Proteins in a cell do not work in isolation of one another. Thus to understand the function of multi-protein complexes, or whole proteomes, from a structural viewpoint, it is necessary to have a model for many proteins encoded by the genome of an organism. The CASP results indicate that structure prediction methods have matured to a point where they can be applied on a genome-wide scale, and that these structures can be used with novel but straight-forward approaches to annotate and understand function [54,55,60,61]. The resulting models and annotations, when combined with other genomic/proteomic data, including that from gene expression arrays [62], genome-wide two-hybrid experiments [63], and other proteomics studies [64], will provide us with a dynamic picture of organismal structure, function, and evolution [65].

Methods

In this section, we describe the procedures we used for making predictions at CASP4. The techniques described are divided based on the major structure prediction categories, but methods developed for application in one category are useful in the other.

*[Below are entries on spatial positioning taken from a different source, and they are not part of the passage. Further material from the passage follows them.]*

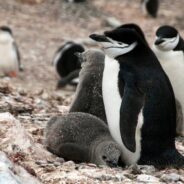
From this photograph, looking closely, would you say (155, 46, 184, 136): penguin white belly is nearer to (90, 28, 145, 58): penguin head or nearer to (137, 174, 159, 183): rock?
(90, 28, 145, 58): penguin head

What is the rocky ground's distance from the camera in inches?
184

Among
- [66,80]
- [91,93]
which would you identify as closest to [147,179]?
[91,93]

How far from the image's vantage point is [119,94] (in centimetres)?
506

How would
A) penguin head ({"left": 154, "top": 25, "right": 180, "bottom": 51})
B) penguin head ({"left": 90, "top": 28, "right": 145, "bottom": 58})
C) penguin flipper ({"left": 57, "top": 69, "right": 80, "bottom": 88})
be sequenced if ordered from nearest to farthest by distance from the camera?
penguin head ({"left": 90, "top": 28, "right": 145, "bottom": 58}) → penguin head ({"left": 154, "top": 25, "right": 180, "bottom": 51}) → penguin flipper ({"left": 57, "top": 69, "right": 80, "bottom": 88})

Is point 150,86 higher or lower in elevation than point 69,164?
higher

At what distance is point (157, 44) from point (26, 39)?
28.7ft

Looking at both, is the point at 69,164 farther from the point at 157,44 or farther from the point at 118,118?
the point at 157,44

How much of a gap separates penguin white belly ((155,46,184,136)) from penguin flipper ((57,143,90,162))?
4.50 feet

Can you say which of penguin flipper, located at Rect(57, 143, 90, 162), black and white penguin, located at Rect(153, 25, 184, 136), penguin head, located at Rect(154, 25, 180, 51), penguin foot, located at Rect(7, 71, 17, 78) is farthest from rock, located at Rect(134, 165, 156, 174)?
penguin foot, located at Rect(7, 71, 17, 78)

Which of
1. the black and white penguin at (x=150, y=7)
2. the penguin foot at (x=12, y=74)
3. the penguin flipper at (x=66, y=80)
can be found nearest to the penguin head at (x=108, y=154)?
the penguin flipper at (x=66, y=80)

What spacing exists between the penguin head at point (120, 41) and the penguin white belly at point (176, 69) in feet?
3.71

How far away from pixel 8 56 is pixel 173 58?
21.7ft

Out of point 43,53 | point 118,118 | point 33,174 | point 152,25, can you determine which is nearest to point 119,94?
point 118,118

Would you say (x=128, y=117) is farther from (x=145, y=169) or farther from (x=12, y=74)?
(x=12, y=74)
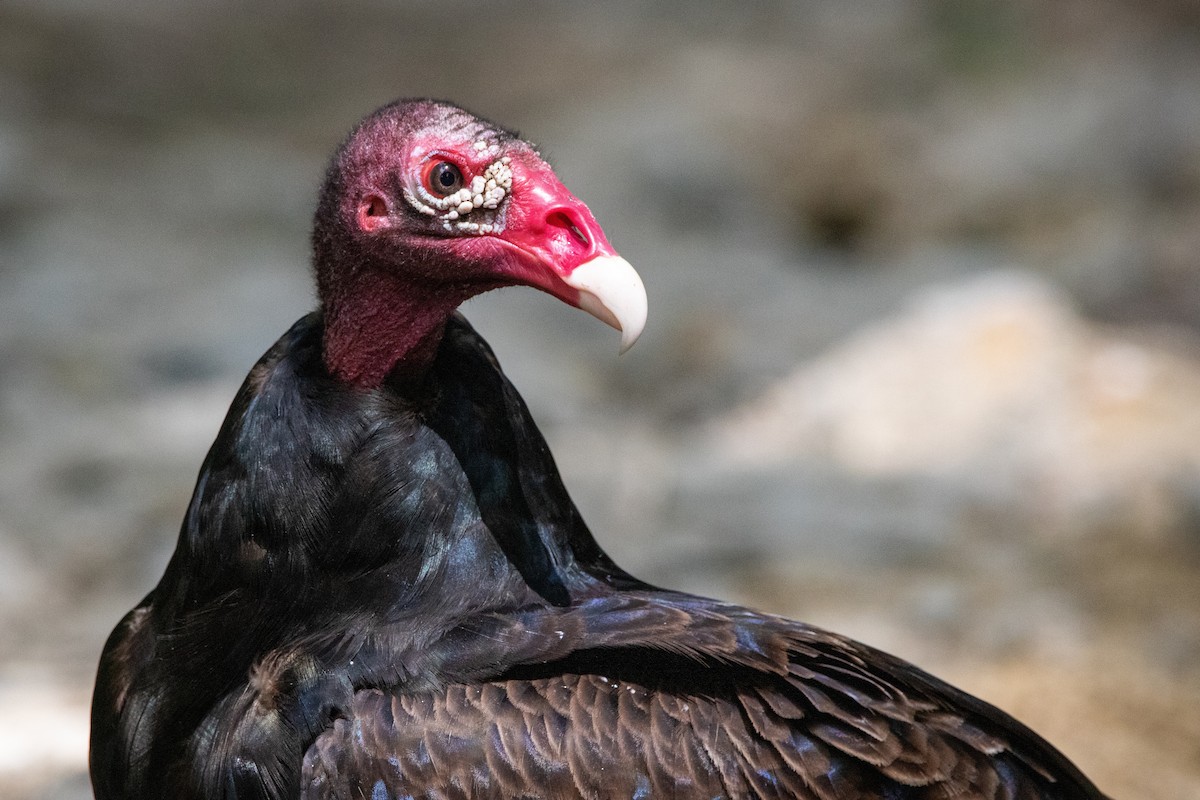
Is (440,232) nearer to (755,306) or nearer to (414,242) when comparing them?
(414,242)

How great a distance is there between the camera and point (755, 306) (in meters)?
7.70

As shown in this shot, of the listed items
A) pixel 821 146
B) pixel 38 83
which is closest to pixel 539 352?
pixel 821 146

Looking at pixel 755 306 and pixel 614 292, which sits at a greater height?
pixel 755 306

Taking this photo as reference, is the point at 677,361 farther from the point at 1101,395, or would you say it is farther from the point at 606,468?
the point at 1101,395

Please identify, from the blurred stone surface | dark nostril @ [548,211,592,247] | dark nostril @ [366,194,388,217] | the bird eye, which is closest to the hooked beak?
dark nostril @ [548,211,592,247]

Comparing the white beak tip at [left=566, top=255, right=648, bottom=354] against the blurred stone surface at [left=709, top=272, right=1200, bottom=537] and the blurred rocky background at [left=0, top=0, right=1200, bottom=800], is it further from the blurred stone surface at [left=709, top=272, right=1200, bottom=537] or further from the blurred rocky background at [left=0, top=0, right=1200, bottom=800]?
the blurred stone surface at [left=709, top=272, right=1200, bottom=537]

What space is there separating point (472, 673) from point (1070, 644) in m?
2.93

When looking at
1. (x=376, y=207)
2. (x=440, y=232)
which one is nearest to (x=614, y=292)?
(x=440, y=232)

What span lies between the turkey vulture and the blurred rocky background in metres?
0.38

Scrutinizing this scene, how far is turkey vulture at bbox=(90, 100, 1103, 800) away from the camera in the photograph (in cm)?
259

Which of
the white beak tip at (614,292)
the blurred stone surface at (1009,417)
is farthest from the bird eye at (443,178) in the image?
the blurred stone surface at (1009,417)

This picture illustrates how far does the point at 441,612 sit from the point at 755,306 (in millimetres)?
5143

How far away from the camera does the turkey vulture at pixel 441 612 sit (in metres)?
2.59

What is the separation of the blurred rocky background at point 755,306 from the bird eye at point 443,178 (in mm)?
310
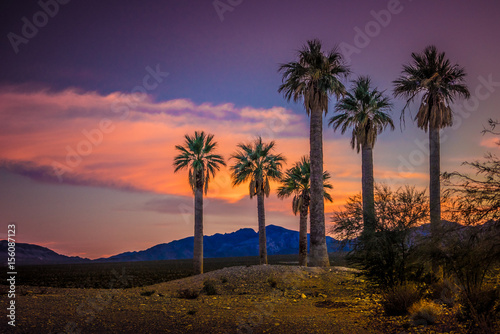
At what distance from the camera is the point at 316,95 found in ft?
111

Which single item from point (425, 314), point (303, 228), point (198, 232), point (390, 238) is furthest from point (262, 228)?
point (425, 314)

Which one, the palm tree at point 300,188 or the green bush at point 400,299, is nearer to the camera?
the green bush at point 400,299

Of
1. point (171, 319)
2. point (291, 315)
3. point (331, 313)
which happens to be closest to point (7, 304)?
point (171, 319)

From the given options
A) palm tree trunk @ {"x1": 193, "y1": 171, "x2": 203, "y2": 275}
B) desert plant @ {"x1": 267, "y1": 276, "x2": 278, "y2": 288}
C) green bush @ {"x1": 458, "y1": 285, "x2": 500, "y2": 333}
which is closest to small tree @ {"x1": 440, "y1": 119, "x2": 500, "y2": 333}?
green bush @ {"x1": 458, "y1": 285, "x2": 500, "y2": 333}

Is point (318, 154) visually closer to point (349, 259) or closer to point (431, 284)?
point (349, 259)

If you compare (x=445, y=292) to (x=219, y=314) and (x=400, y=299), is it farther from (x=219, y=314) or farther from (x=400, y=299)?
(x=219, y=314)

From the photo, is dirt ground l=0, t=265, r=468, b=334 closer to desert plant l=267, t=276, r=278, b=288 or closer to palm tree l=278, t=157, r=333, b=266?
desert plant l=267, t=276, r=278, b=288

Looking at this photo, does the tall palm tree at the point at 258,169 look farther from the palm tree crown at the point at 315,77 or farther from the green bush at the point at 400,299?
the green bush at the point at 400,299

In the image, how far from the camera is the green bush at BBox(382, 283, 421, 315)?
15820 mm

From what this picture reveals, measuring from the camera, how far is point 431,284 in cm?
1834

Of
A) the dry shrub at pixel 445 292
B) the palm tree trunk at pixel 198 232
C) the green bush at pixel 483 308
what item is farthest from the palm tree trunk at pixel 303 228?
the green bush at pixel 483 308

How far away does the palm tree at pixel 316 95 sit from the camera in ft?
106

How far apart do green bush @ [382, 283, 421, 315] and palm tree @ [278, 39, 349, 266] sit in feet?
51.4

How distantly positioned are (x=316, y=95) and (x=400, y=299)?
2108cm
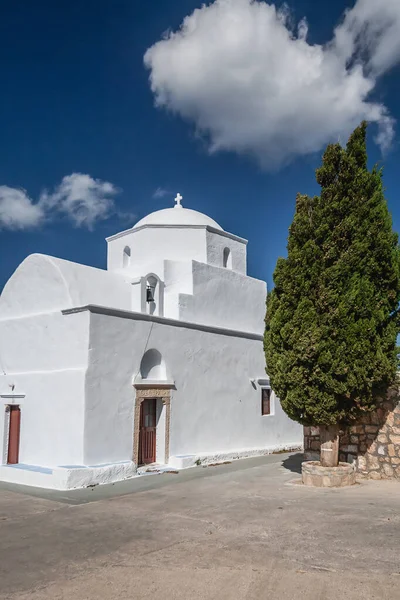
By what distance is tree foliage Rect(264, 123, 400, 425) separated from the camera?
975 centimetres

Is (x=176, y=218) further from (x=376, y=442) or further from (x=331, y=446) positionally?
(x=376, y=442)

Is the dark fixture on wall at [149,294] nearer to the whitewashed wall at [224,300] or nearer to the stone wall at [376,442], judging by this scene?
the whitewashed wall at [224,300]

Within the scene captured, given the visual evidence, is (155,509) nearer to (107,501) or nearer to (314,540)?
(107,501)

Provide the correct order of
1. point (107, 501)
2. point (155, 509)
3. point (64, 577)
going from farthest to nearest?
point (107, 501), point (155, 509), point (64, 577)

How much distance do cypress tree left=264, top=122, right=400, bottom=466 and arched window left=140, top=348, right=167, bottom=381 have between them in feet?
11.5

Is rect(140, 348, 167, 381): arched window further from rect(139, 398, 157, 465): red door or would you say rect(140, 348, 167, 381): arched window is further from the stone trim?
rect(139, 398, 157, 465): red door

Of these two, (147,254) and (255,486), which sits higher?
(147,254)

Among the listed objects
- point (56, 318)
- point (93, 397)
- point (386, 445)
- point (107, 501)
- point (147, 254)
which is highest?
point (147, 254)

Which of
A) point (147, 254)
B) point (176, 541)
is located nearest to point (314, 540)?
point (176, 541)

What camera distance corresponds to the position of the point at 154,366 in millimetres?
13156

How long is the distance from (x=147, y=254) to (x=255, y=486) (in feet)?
25.4

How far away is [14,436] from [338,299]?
7.84 meters

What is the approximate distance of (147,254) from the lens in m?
15.8

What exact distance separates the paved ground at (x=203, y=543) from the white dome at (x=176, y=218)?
8.20 metres
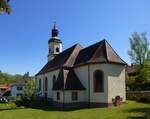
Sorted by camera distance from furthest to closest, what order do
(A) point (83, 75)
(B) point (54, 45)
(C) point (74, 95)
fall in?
(B) point (54, 45)
(A) point (83, 75)
(C) point (74, 95)

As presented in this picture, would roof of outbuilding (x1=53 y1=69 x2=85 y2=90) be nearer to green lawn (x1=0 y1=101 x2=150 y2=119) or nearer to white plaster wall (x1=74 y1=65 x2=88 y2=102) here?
white plaster wall (x1=74 y1=65 x2=88 y2=102)

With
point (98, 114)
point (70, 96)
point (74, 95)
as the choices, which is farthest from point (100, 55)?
point (98, 114)

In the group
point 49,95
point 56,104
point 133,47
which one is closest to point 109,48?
point 56,104

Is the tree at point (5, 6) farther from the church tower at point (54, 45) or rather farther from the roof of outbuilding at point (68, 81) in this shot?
the church tower at point (54, 45)

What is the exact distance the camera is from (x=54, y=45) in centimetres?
5466

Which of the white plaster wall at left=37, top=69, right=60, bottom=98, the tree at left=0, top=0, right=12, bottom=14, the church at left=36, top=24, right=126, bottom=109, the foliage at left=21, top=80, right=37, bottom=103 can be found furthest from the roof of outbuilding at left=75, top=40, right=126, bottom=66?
the tree at left=0, top=0, right=12, bottom=14

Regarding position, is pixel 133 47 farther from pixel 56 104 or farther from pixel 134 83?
pixel 56 104

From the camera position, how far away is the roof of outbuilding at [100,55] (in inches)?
1348

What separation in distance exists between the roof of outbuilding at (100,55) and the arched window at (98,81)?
1.68 meters

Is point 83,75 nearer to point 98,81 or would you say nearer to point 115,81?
point 98,81

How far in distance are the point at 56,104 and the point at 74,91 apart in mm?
4236

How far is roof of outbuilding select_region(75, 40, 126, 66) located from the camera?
34.2 m

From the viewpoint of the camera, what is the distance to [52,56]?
180ft

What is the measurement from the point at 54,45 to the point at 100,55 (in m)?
21.4
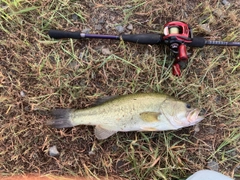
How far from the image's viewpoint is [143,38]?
314cm

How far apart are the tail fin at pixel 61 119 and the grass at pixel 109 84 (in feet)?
0.32

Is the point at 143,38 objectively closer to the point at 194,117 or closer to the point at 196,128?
the point at 194,117

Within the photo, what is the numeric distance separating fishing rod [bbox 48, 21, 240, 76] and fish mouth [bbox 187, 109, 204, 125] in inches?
17.4

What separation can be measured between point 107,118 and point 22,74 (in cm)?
99

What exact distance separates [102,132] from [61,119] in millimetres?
410

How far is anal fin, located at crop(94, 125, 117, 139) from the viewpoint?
9.95 feet

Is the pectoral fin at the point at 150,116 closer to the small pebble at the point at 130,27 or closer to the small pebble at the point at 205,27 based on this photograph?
the small pebble at the point at 130,27

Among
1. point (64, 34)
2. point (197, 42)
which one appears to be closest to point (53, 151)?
point (64, 34)

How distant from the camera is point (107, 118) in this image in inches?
118

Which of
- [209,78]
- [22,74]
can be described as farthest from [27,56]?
[209,78]

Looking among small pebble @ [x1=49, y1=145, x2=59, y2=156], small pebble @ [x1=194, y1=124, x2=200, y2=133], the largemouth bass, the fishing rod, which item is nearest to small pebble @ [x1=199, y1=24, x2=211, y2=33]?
the fishing rod

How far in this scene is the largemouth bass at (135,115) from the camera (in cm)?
292

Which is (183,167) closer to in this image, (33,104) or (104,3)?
(33,104)

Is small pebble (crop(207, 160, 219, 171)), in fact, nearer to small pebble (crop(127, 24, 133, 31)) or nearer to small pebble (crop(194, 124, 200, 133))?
small pebble (crop(194, 124, 200, 133))
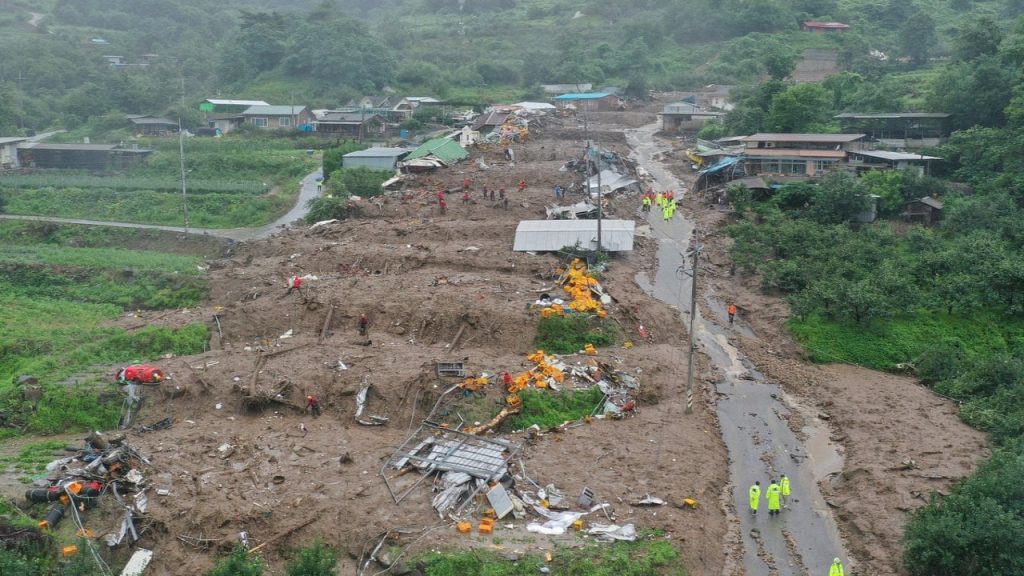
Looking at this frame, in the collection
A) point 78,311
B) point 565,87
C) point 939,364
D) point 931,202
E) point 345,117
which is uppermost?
point 565,87

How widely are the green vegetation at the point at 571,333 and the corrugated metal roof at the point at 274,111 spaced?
142 ft

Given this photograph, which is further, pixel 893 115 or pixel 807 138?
pixel 893 115

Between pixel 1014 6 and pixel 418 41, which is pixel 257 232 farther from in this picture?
pixel 1014 6

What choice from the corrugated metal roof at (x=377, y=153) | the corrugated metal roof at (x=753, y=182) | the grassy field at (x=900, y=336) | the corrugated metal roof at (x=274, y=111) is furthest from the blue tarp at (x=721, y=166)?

Comparative modelling and fold recognition

The same procedure was used for comparative modelling and fold recognition targets. Protein sequences determined to be evolutionarily related to sequences with known structure were modelled using comparative modelling techniques developed by us. We used a combination of methodologies grouped together as shown in Figure 5. Our primary focus was on improving alignment and template selection techniques, and developing methods for moving an approximate conformation closer to the native structure. Additionally, the lessons we learnt from application of our ab initio methodologies were incorporated to better construct non-conserved side chains and main chains.

Figure 5.

Figure 5

Methodology for comparative modelling. Target sequences related to the sequences with conformations determined by experiment were candidates for comparative modelling. Generally alignments were obtained from the various servers available as part of the CAFASP meta-server [29]. Initial models were then be constructed and structure-based alignments were used in an iterative manner to refine alignments manually. Non-conserved side chains and main chains were constructed using a graph-theoretic approach with sampling provided by exhaustive and database searches. The final conformations were minimised by ENCAD [36].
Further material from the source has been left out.